StackExchange / dnscontrol

Infrastructure as code for DNS!
https://dnscontrol.org/
MIT License
3.13k stars 397 forks source link

NSONE: 524 Origin Time-out not handled as error #2627

Closed norman-zon closed 10 months ago

norman-zon commented 11 months ago

Describe the bug When getting a 524 Origin Time-out response from NS1, the provider handles it as a WARNING and dnscontrol exits successfully.

To Reproduce I can't figure out how to reproduce a 524.

Here is a log of one occurence:

[INFO: Diff2 algorithm in use. Welcome to the future!]
******************** Domain: myzone.de
WARNING: Error creating domain: PUT https://api.nsone.net/v1/zones/myzone.de: 524 <html>
<head><title>524 Origin Time-out</title><script src="/cdn-cgi/apps/head/BGkBeDlUJpHx3swQRyf58HOAico.js"></script></head>
<body bgcolor="white">
<center><h1>524 Origin Time-out</h1></center>
<hr><center>cloudflare-nginx</center>
</body>
</html>

Expected behavior A 524 Error should be handled as an error and lead to dnscontrol failing with a non-zero exit code

DNS Provider NS1

Additional context dnscontrol v4.4.1

tlimoncelli commented 11 months ago

CC @costasd (maintainer of the NS1 provider)

costasd commented 11 months ago

Thanks, will take a look!

costasd commented 11 months ago

So, looks like this ending up a warning is not ns1-specific (an error is actually emitted for such).

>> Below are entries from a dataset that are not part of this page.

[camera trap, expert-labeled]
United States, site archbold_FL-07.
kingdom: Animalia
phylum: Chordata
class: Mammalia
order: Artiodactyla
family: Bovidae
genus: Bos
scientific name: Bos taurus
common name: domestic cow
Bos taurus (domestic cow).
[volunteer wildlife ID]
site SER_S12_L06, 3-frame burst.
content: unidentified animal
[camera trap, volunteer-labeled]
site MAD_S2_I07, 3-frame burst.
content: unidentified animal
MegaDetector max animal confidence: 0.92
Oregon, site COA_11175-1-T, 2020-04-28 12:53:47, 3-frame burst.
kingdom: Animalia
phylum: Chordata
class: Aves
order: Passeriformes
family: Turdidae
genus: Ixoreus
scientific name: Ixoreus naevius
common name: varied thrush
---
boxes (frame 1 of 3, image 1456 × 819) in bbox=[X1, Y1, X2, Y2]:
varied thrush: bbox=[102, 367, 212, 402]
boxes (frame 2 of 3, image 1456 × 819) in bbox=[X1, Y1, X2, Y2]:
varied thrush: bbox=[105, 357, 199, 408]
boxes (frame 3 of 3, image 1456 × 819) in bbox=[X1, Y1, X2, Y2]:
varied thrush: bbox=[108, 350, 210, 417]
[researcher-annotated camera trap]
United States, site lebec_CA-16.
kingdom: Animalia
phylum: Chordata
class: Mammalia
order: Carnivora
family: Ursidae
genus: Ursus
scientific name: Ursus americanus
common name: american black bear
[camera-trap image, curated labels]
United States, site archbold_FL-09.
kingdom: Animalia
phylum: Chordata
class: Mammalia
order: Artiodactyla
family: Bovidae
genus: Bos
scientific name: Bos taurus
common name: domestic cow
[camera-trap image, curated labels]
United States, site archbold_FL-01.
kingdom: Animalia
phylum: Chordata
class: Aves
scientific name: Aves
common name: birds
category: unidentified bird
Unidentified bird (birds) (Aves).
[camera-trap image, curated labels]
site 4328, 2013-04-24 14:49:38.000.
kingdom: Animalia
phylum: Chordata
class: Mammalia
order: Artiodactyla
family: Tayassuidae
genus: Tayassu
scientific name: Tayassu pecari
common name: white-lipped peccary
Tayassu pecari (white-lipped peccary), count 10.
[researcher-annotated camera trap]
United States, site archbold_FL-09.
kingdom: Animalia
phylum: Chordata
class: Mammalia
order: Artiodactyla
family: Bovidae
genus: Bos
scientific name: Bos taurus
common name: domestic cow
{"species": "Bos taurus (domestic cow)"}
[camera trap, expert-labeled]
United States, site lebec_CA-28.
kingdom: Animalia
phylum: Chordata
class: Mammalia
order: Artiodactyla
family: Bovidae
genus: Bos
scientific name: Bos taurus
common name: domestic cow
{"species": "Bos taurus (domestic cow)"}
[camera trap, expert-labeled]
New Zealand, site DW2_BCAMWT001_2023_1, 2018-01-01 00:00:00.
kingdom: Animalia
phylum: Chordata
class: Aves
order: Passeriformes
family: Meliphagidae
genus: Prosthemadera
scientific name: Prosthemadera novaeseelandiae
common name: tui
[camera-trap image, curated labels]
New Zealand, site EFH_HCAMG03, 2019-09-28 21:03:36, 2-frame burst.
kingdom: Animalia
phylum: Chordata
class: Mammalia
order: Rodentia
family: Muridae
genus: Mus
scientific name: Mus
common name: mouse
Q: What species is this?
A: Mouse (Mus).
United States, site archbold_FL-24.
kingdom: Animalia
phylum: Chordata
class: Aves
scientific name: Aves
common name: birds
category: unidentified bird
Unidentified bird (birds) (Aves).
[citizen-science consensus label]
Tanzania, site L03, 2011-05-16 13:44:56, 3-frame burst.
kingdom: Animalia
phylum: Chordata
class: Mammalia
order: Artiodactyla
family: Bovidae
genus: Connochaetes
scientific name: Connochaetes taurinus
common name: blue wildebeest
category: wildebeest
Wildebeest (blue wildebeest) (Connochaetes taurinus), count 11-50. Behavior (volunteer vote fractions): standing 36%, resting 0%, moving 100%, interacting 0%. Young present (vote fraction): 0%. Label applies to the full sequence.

The warning looks like it's a warning on purpose when ensuring a zone, so that it doesn't fail the run completely in case of multiple providers.

https://github.com/StackExchange/dnscontrol/blob/bfa9da98c8642073dffc7c7013bcd151b2d061ae/commands/previewPush.go#L209-L215

Looking at the code below the snippet, I see that it actually avoids attempting any further operations to the broken provider (such as records or registrar updates to add nameservers) - so it's safe.

Given that it's safe as it is, I don't see a lot of improvements to be made, besides maybe error on our way out during reporting something like Ensuring zone X in provider Y failed with message?

Would that improve it?

norman-zon commented 11 months ago

Would it be an option to use some other exit code than 0 or 1 for a "partial" success. Or run the others providers, but still exit with 1? In my case I would like to send a notification/alert from a CI run, in the above case.

costasd commented 11 months ago

I see. Makes sense needing to know about this. I've thought of an approach relative to what you suggest, I'll give it a try.